* Assignment A *
In the nursing exam extract, what does progressive muscle relaxation involve?
* Assignment B *
Reproduce the nursing exam extract from "Thinking about a" to "to progressive relaxation as described in choice B.", swapping "cognitive-behavioral technique" for "cognitive-behavioral strategy".

* Extract *
Instructing a client on the use of an incentive spirometer requires specialized knowledge and assessment of the client's respiratory status. This task should be performed by a licensed healthcare provider, such as a nurse or respiratory therapist, who can properly assess the client's lung function, demonstrate the correct technique, and ensure the client's safety during the process. Delegating this task to an AP could result in improper use of the spirometer, potentially leading to complications or ineffective therapy.

Choice D rationale:

Inserting an NG tube for a client who requires enteral feedings is a complex medical procedure that should be performed by a licensed nurse or healthcare provider with appropriate training and expertise. This procedure carries risks, including the risk of aspiration if not done correctly. Delegating this task to an AP is outside their scope of practice and could jeopardize the client's safety.

QUESTION
A nurse is teaching a client who has generalized anxiety disorder about ways to help manage stress.
Which of the following instructions should the nurse give the client about using progressive relaxation?

A. "Think about a positive outcome to a stressful situation.”

Thinking about a positive outcome to a stressful situation is a cognitive-behavioral technique that can help shift the client's focus from negative thoughts to positive ones. While this technique can be beneficial, it does not specifically pertain to progressive relaxation as described in choice B.

B. "Tighten a muscle group, then release the tension and move to the next one.”

Teaching the client to tighten a muscle group, release the tension, and then move to the next one is a technique used in progressive muscle relaxation (PMR) PMR is a stress management technique that involves tensing and relaxing different muscle groups to reduce muscle tension and promote relaxation. This method helps individuals become more aware of the sensations associated with muscle tension and relaxation, making it an effective strategy for managing anxiety and stress.

C. "Picture taking the stress you feel and pushing it down and out of your feet.”

Picturing taking the stress and pushing it out of the feet is a visualization technique, which can be helpful for some individuals in managing stress. However, it is not a component of progressive relaxation as described in choice B.

D. "Focus on a pleasant memory and express your emotions in writing.”

* The data *
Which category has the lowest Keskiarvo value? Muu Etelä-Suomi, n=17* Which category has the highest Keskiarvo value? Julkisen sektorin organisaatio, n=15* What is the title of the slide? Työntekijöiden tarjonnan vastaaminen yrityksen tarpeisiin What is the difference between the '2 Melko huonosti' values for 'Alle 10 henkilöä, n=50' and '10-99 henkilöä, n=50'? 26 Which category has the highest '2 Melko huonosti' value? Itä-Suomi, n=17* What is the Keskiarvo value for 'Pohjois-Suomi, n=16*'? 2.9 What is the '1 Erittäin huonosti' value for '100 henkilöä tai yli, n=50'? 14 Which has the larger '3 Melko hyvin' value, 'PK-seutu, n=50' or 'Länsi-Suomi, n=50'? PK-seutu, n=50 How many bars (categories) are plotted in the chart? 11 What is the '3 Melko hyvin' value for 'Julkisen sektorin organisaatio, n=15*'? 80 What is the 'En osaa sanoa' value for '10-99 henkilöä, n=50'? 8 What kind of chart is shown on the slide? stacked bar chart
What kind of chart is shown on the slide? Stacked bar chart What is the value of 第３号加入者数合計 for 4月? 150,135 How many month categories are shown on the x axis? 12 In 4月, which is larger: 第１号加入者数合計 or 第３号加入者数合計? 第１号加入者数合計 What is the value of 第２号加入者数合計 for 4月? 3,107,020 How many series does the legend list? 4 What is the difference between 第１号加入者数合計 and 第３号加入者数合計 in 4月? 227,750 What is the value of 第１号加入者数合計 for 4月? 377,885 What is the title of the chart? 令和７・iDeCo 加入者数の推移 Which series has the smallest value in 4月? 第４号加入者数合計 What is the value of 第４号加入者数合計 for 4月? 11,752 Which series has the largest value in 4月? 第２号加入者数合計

* Written response A *
It involves tensing and relaxing different muscle groups to reduce muscle tension and promote relaxation.

* Written response B *
Thinking about a positive outcome to a stressful situation is a cognitive-behavioral strategy that can help shift the client's focus from negative thoughts to positive ones. While this technique can be beneficial, it does not specifically pertain to progressive relaxation as described in choice B.